Start of Data provided

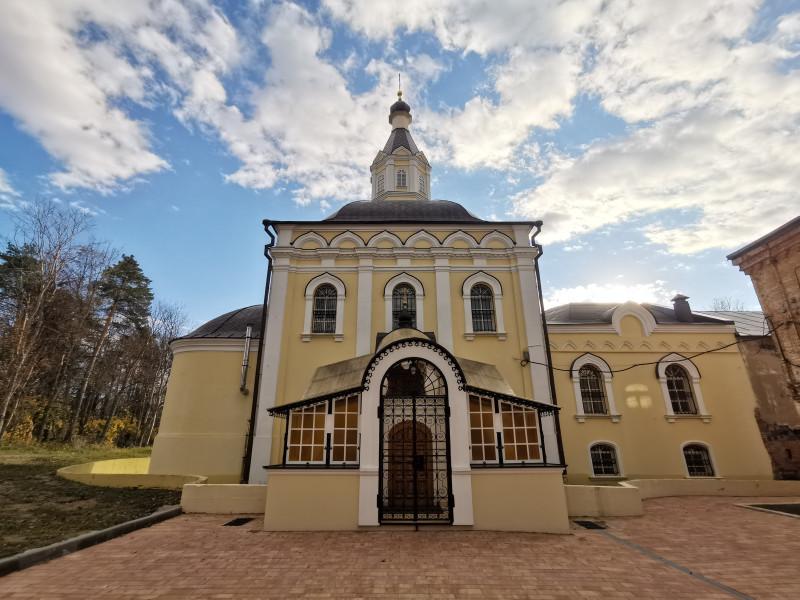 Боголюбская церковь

End of Data provided
Start of Data provided

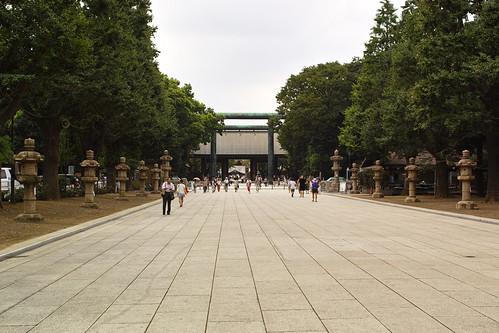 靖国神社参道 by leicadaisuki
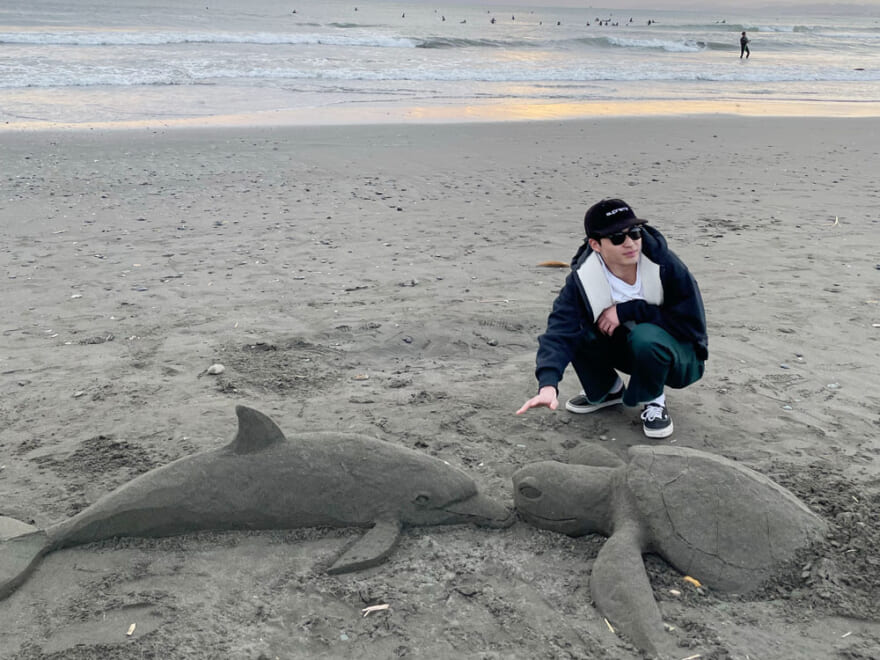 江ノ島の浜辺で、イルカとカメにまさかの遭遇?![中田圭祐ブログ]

End of Data provided
Start of Data provided

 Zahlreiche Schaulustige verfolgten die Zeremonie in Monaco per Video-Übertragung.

End of Data provided

**Your goal**
In the records above, find the line with "靖国神社参道 by leicadaisuki" and the line with "江ノ島の浜辺で、イルカとカメにまさかの遭遇?![中田圭祐ブログ]". Write out exactly those lines and every one between, with no pictures and no other lines.

**Output for this task**
 靖国神社参道 by leicadaisuki
 江ノ島の浜辺で、イルカとカメにまさかの遭遇?![中田圭祐ブログ]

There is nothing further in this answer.